How AI Overviews Decide Which Sources to Cite

A client forwarded me a screenshot last spring with one line of text: "Why are they citing this guy and not us?" The "this guy" was a competitor with a thinner page, fewer backlinks, and a domain a third the age of his. Yet there he was, linked on the right side of an AI Overview for a query my client had ranked first for in classic search for years. My client assumed it was a glitch or some kind of favoritism. It was neither. It was retrieval working exactly as designed, and his page was losing a contest he did not know he was entered in.

The mistake almost everyone makes is treating AI Overviews like a better search result, where the best page wins. That is not what is happening. Once you see the machine underneath the summary, the citation decisions stop looking random and start looking almost predictable.

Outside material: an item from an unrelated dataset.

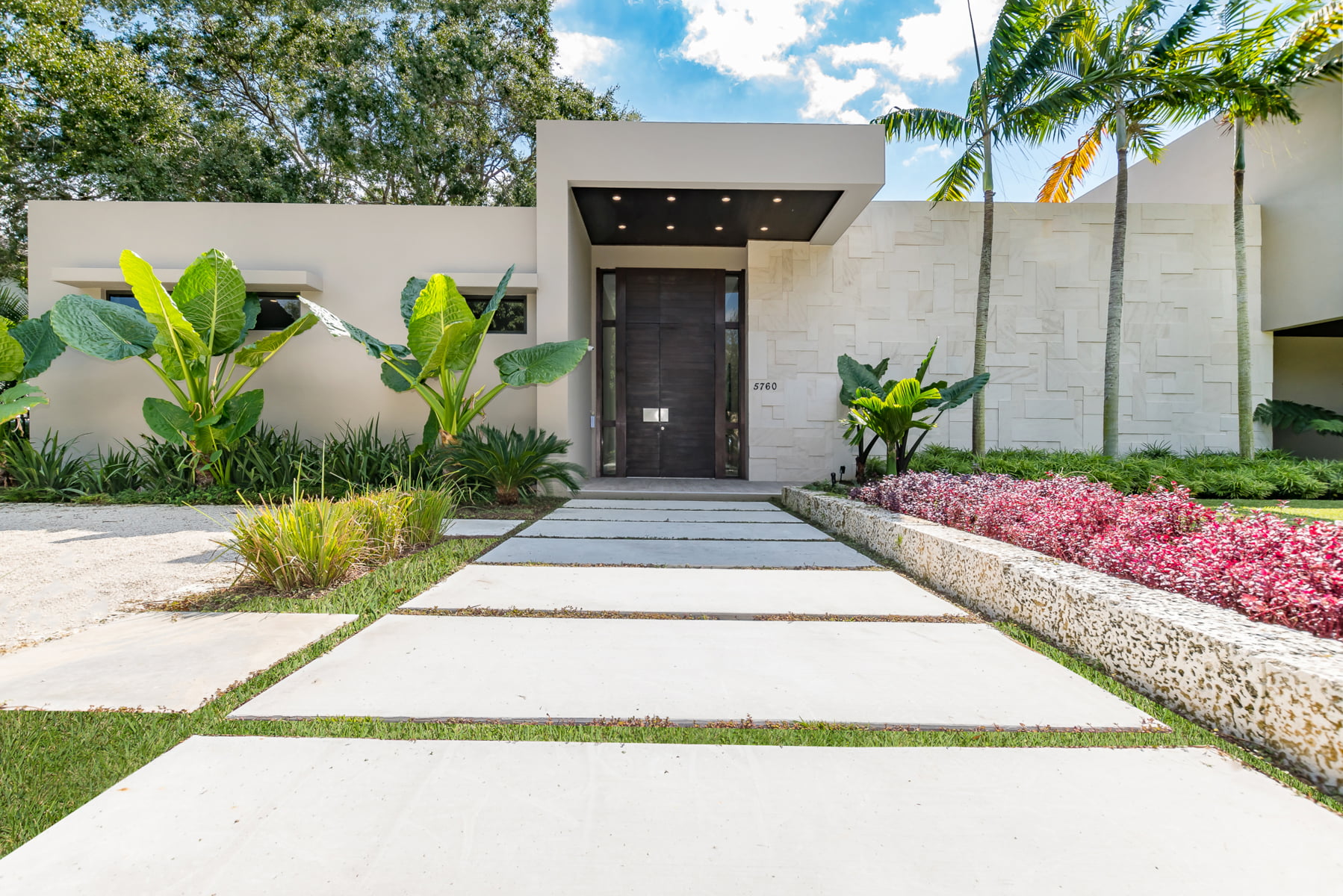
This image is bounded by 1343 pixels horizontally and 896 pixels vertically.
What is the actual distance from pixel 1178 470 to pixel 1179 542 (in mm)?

Once you see the machine underneath the summary, the citation decisions stop looking random and start looking almost predictable.

Michael McDougald

How AI Overviews decide which sources to cite

AI Overviews decide which sources to cite by retrieval, not by which page is best. AI Overviews break the query into sub-queries and cite the sources whose passages match each sub-query. AI Overviews cite sources Google already ranks and already trusts. AI Overviews cite passages, not pages.

That last line is the whole game, so let me take it apart. The page does not get cited. A passage from the page gets cited, and the difference decides whether you show up.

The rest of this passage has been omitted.